Deep Splicing Code is a general model for classifying the human internal exons according to their alternative splicing behavior based on the RNA sequences, the exon length, and the neighboring introns lengths. DSC achieves an AUC of 0.83, 0.85, 0.81 and 0.77 for the classes CON, ES, ALT3, and ALT5, respectively. With an average AUC of 0.82. Likewise, when comparing on the MREvents and HEvents subsets as shown in Figure 7 and Table 5, we observed a similar drop of AUC by around 0.04 for the HEvents subset compared to MREvents subset. Another interesting observation is the relatively higher accuracy for the two classes CON and ES than the classes ALT3 and ALT5. The reason of this differences is the availability of the training samples for CON and ES classes in the human genome compared to the ALT3 and ALT5 classes as the performance of the deep learning algorithms depend greatly on the amount of the training data.
Finally, in Figure 8 we compare the performance of the proposed models with the performance of SVM based one [10] on the challenging subset HEvents. In the binary classification (Figure 8A), all the three models (CON-ES, CON-ALT3, and CON-ALT5) largely outperform the SVM based one with an absolute improvement of around (0.12∼0.32) in term of AUC. In more details, CON-ES improves the AUC by 0.32, CON-ALT3 improves the AUC by 0.13, and CON-ALT5 improves the AUC by 0.12. On the other hand, in the multi-class classifier (Figure 8B), DSC model outperforms multi-classifier SVMs in all classes with an improvement of 0.18 of the average performance in term of AUC. More specifically, DSC improves AUC for CON, ES, ALT3, and ALT5 by 0.18, 0.28, 0.14, and 0.1, respectively. These observations reveal that the difficulty of the in-silico prediction of alternative splicing events depends highly on the frequency of occurrence of those events.

4. Models Interpretation and Discussion

These results demonstrated that CNNs were able to accurately predict the alternative splicing behavior of the exons using only the local sequence context of the exon itself and the exon/intron architecture. Remarkably, none of the features describing the donor site or the potential competitive splice-sites were used in our method such as the number of found putative splice sites and their strengths.
As a first step to gain insights into the performance of the models, we trained the Deep Splicing Code without the exon/introns lengths features and using the same parameters and dataset. We then observed a significant drop in performance in all classes. However, the average AUC was still 0.02 better than the SVM method [10] on the HEvents subset. The lowest decrease was recorded for the events with an alternative 3’ splice site and the highest one for the class of the cassette exons. These results confirmed the well-known effect of the exons and introns architecture on the regulation of AS, particularly on the cassette exon events as the probability of the exon to be skipped is higher for the ones flanked by long introns [15,34].

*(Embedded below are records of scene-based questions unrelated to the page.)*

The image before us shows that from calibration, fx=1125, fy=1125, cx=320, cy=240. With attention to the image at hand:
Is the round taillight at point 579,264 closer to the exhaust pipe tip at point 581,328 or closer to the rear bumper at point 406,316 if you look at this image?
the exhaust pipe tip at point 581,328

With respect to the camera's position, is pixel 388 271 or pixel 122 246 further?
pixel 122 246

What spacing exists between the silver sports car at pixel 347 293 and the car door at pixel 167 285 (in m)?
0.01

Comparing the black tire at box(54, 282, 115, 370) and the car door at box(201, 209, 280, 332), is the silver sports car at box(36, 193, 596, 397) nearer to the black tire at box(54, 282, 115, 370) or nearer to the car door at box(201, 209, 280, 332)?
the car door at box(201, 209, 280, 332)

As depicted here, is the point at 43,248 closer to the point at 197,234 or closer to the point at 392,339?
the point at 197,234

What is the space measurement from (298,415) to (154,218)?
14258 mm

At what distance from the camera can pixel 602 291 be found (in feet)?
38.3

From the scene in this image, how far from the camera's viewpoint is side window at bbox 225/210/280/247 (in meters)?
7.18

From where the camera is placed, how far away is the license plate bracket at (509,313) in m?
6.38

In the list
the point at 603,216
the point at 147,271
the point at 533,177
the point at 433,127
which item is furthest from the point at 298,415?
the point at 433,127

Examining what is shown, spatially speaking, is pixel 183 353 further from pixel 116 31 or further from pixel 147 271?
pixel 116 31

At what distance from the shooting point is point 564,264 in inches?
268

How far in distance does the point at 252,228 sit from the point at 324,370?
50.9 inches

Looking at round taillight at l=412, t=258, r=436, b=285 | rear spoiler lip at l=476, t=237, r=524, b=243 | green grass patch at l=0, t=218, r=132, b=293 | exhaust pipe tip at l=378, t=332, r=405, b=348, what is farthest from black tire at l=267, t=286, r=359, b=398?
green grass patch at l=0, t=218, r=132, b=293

In addition to the exon/introns architecture factor, studies have shown that the AS behavior of an exon is primarily dictated by its immediate sequence context [10,12,14]. In fact, the general behavior of a constitutive exon across all types of tissues has been proven to be mainly driven by its splice-sites identities and the existence of binding motifs for splicing enhancers. Accordingly, the previous method included features such as the local secondary structures, phylogenetic conservation, binding sites for splicing regulators and splice-site strength which is estimated using MaxEntScan [40] etc. However, it was not a surprise that our method outperformed them as our prediction was based on 140 nt instead of the estimation of the splice sites strengths obtained from MaxEntScan [40] approach that was based only on 20nt. Moreover, the phylogenetic conservation value around the exon junction has also been shown to be an important feature [16,17,41]. Nevertheless, the conservation itself as a feature is not a recognized regulatory factor by the spliceosome. Several studies have suggested that conservation of sequences in that region can indicate the existence of other cis-acting elements that we are not yet aware of [17]. Instead of this, we accurately identified alternative splicing events using only raw RNA sequences without including any external information.

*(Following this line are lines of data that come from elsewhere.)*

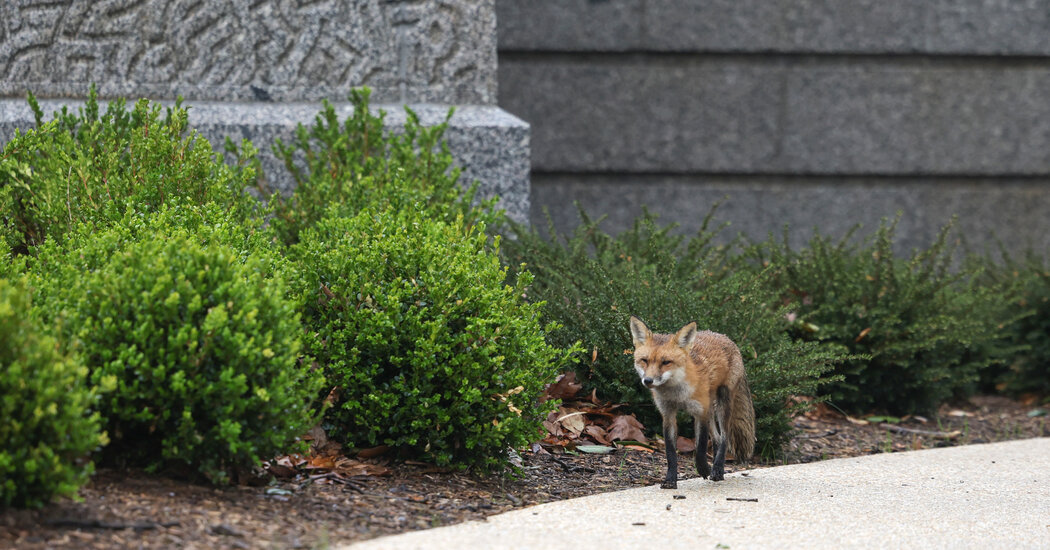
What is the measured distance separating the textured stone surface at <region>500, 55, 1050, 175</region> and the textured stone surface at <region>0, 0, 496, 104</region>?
133 cm

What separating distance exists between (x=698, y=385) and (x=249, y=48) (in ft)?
14.3

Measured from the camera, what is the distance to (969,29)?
8570mm

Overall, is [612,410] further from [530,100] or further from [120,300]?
[530,100]

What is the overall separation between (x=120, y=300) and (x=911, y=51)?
7.29m

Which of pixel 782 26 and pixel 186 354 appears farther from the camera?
pixel 782 26

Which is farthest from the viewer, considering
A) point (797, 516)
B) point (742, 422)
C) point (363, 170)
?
point (363, 170)

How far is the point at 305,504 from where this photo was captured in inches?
135

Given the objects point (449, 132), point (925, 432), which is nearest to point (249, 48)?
point (449, 132)

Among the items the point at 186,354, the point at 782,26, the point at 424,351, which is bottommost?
the point at 424,351

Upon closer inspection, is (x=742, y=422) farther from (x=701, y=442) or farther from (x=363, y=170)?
(x=363, y=170)

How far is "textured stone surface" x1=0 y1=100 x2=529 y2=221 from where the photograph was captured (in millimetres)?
6707

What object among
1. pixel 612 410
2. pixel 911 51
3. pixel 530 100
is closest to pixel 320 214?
pixel 612 410

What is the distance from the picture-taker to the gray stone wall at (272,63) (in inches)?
265

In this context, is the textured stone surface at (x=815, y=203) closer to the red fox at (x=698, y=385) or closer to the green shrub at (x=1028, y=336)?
the green shrub at (x=1028, y=336)
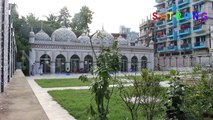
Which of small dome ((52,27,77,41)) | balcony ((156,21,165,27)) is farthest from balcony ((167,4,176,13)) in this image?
small dome ((52,27,77,41))

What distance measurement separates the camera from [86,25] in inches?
169

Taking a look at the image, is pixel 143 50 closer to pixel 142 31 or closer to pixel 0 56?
pixel 142 31

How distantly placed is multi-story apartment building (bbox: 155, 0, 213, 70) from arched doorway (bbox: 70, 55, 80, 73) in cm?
1195

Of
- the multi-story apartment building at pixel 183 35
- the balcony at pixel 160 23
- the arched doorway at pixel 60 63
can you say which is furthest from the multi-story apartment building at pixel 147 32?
the arched doorway at pixel 60 63

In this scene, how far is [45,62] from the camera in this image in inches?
1223

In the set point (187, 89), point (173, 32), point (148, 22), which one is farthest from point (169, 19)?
point (187, 89)

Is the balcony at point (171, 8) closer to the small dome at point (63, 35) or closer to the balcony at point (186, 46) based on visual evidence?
the balcony at point (186, 46)

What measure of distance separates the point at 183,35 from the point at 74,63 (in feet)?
68.8

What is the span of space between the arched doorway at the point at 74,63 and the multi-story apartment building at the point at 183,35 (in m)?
12.0

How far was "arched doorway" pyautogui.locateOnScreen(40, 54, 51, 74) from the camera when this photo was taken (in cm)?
3082

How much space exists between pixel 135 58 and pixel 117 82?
1356 inches

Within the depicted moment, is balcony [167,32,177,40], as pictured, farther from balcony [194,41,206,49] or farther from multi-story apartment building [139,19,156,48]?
balcony [194,41,206,49]

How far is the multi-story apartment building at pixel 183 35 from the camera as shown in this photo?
35906 mm

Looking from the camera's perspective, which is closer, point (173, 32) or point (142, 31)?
point (173, 32)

Despite the interesting findings, the drawback of using deep learning algorithms is the difficulty of interpreting the models. Neural networks have been criticized and considered as “black box” because the exact reason for their performance is not always clear. For the CNNs, One possible way is to visualize the learned filters as a similar style of the position weight matrices. Therefore, we extracted the learned kernels from the first layers of our models and converted them to motifs following the procedure of Quang and Xie [21]. Using TOMTOM tool [42], we matched the obtained motifs with the RNAcompete database [43] and SPLICE motif dataset [44] that contains matrix profiles of human canonical and non-canonical splice sites.

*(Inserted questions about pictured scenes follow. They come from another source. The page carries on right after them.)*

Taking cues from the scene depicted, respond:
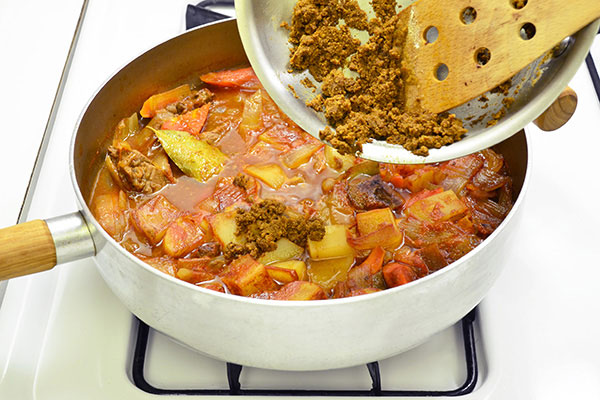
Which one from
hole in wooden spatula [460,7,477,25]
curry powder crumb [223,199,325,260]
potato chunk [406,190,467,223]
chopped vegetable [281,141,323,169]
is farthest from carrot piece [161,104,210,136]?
hole in wooden spatula [460,7,477,25]

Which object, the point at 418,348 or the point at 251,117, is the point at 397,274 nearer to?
the point at 418,348

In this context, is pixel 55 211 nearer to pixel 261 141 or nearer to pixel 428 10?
pixel 261 141

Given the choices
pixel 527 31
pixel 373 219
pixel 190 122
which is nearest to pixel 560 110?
pixel 527 31

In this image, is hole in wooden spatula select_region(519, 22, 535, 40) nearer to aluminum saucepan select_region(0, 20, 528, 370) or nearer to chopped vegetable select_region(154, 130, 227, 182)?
aluminum saucepan select_region(0, 20, 528, 370)

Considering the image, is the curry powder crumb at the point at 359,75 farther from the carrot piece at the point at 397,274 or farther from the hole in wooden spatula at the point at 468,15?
the carrot piece at the point at 397,274

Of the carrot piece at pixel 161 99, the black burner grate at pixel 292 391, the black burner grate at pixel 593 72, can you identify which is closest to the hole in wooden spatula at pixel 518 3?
the black burner grate at pixel 292 391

Figure 9 shows the highest certainty matches of the learned motifs against known ones. Particularly, we noticed that the model CON-ALT3 learned the motif of the canonical human acceptor sequence (Figure 9A), despite that all the samples used for training this model are all centered on AG sequences (both the positive and the negative samples). This observation reveals that this specific motif learned to search for potential alternative 3’ splice sites around the recorded splice site. Similarly, we found that a motif from the CON-ALT5 model matched with a high-certainty the canonical human donor sequence (Figure 9B). Which confirmed our initial hypothesis. Interestingly, although the previous method included the number of potential or putative splice sites along with their strength as features, our method was more accurate in finding the true alternative splice-site near the exon junctions. Which, again, approve the effectiveness of the deep learning representation.
In addition to the motifs of consensus splice sites, we found an important number of matches against the motifs of RNA-binding elements from the RNAcompete database. The strongest matches were the motifs extracted from the CON-ES model that almost perfectly match the ones of following splicing factors:
  • PTBP1 (p = 1.02 × 10 7 ) (Figure 9C).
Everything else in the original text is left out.